=== Excerpted text ===

In the ’50s and ’60s, the cocktail hour as Best describes it was a sacred ritual among many adults. But a cultural shift took place at the end of the ’60s. Cocktail historians such as the renowned David Wondrich often refer to the two decades that followed as the “Dark Ages.” It was a time when mainstream cocktail culture went from being dominated by booze plus a mixer (think screwdrivers or whiskey and Cokes) to sugary, neon-hued fruit bombs like Appletinis, or “shit-tinis” says Best.

And then came Dale Degroff. Aptly nicknamed “King Cocktail,” Degroff began reviving classic cocktails such as Last Words and Aviations in the late ’80s at New York City’s famed Rainbow Room. Today, Degroff is widely credited with laying the groundwork for the current classic cocktail resurgence. By 2000, the movement had garnered legions of devoted bartenders around the country. Atlanta began reaping the benefits in the mid-2000s thanks to dedicated barkeeps such as Best and award-winning mixologist Eric Simpkins, beverage director at the Lawrence.

Earlier this summer, I decided to create a home bar. Unsure of where to begin, I popped over to H&F Bottle Shop and started asking questions. An hour later I had all the ingredients for a Manhattan: rye whiskey, sweet vermouth, angostura bitters. I even sprung for a $25 jar of fancy Luxardo Maraschino cherries. On my way out, the woman behind the counter suggested that if I wanted to know more, I should attend Holeman & Finch’s Academy of Bartending: Bar Basics class.

=== Listing ===

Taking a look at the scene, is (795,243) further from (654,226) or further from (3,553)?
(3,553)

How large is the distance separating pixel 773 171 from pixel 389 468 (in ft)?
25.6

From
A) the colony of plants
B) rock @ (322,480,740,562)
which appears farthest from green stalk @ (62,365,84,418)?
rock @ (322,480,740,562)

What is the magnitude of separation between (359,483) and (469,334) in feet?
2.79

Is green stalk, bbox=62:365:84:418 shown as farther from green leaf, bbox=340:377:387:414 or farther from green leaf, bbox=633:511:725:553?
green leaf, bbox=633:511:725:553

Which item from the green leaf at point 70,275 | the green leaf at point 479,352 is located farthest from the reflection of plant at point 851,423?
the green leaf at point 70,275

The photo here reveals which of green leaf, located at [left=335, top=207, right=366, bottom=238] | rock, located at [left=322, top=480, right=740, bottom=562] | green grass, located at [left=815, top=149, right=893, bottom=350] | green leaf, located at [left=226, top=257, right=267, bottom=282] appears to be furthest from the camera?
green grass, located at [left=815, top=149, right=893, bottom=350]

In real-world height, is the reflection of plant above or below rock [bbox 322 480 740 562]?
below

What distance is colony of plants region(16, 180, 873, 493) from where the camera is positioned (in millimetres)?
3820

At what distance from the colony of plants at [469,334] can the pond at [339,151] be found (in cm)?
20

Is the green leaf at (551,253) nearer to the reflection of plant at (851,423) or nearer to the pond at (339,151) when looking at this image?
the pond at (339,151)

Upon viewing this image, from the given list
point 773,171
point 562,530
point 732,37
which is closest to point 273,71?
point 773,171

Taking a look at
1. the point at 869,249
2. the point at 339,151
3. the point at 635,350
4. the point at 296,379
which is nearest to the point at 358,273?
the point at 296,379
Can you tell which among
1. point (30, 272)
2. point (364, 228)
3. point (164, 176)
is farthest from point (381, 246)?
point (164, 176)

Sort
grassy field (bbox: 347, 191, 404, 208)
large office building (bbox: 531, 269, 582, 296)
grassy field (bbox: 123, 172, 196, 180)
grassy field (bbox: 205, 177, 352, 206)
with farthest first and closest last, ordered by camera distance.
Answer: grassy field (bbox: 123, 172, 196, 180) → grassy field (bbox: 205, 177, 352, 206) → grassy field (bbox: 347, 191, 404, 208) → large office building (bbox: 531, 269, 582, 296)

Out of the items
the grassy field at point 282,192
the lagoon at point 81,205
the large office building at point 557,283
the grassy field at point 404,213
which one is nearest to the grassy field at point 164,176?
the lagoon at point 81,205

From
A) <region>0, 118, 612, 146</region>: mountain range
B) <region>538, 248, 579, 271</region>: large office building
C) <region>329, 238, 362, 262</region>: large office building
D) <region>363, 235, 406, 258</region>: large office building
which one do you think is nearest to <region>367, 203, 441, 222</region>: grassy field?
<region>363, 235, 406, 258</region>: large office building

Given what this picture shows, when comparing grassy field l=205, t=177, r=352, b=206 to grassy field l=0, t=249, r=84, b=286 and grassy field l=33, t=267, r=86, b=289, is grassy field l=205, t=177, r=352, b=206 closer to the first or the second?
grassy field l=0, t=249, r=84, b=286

===

### Written tasks:
- A) Please restate the passage on cocktail history starting with "And then came" and going on through "at the Lawrence.", with "famed" swapped for "legendary".
- B) Extend the passage on cocktail history past its last sentence.

### Answers for the tasks:
- A)
And then came Dale Degroff. Aptly nicknamed “King Cocktail,” Degroff began reviving classic cocktails such as Last Words and Aviations in the late ’80s at New York City’s legendary Rainbow Room. Today, Degroff is widely credited with laying the groundwork for the current classic cocktail resurgence. By 2000, the movement had garnered legions of devoted bartenders around the country. Atlanta began reaping the benefits in the mid-2000s thanks to dedicated barkeeps such as Best and award-winning mixologist Eric Simpkins, beverage director at the Lawrence.

- B)
Each month, Holeman & Finch Beverage Director Melissa Hayes leads a series of cocktail classes from behind the bar of the now iconic local pub. Bar Basics is a super-useful crash course that stemmed from cocktail fans like me asking for advice on how to start a home bar. Held on Saturdays from 11 a.m.-2 p.m., the $100-class includes snacks, lunch, four cocktails, and covers the basics: tools, ingredients, base spirits. It’s pretty much the least you need to know about making drinks to get you comfortable with mixing at home.

The class opens with a brief history of cocktails before Hayes takes you on a guided tour of a bartender’s took kit. You need a measuring device of some sort (usually a jigger with clear measurement markings), a Boston shaker (a tin and mixing glass combo), a long spoon for stirring, and a Hawthorne strainer (the one with a spring).

Apart from tools, the other thing you’ll need is booze. Hayes advises on how to best spend your money on a home bar, because it is an investment. She recommends starting with two inexpensive base spirits that you enjoy.

“Gin and whiskey to me are probably the ones that I would go to because gin can be light and summery and refreshing and then whiskey can be sort of moody and dark,” Hayes says. “And then I would decide on maybe one amaro bitter herbal liqueur and one or two cordials flavored liqueurs ... and then maybe one or two bottles of bitters.”

Stocking up on a core of base spirits, or well, doesn’t have to break the bank. The key, Hayes says, is to research recipes you’d like to make and look for ingredients that overlap.

“Especially when you’re mixing,” Simpkins says, “because you might mess up and waste the good stuff until you’re used to mixing with it.”

Perhaps the most expensive ingredients you’ll need are the modifiers: cordials and liqueurs such as St. Germain or a good triple sec. Best recommends that each time you go to the liquor store plan on buying one splurge item, which is never the base spirit, and one normal item, whether it’s a bottle of bitters, a base spirit, or another inexpensive ingredient.

And don’t forget the bitters. Bitters are how bartenders season cocktails, like salt and spices for a chef. There are tons of flavored aromatic bitters out there to choose from, but the pros recommend starting with angostura (earthy with notes of Christmas spice), Peychaud’s (zesty licorice), and a good orange bitters such as Regans’.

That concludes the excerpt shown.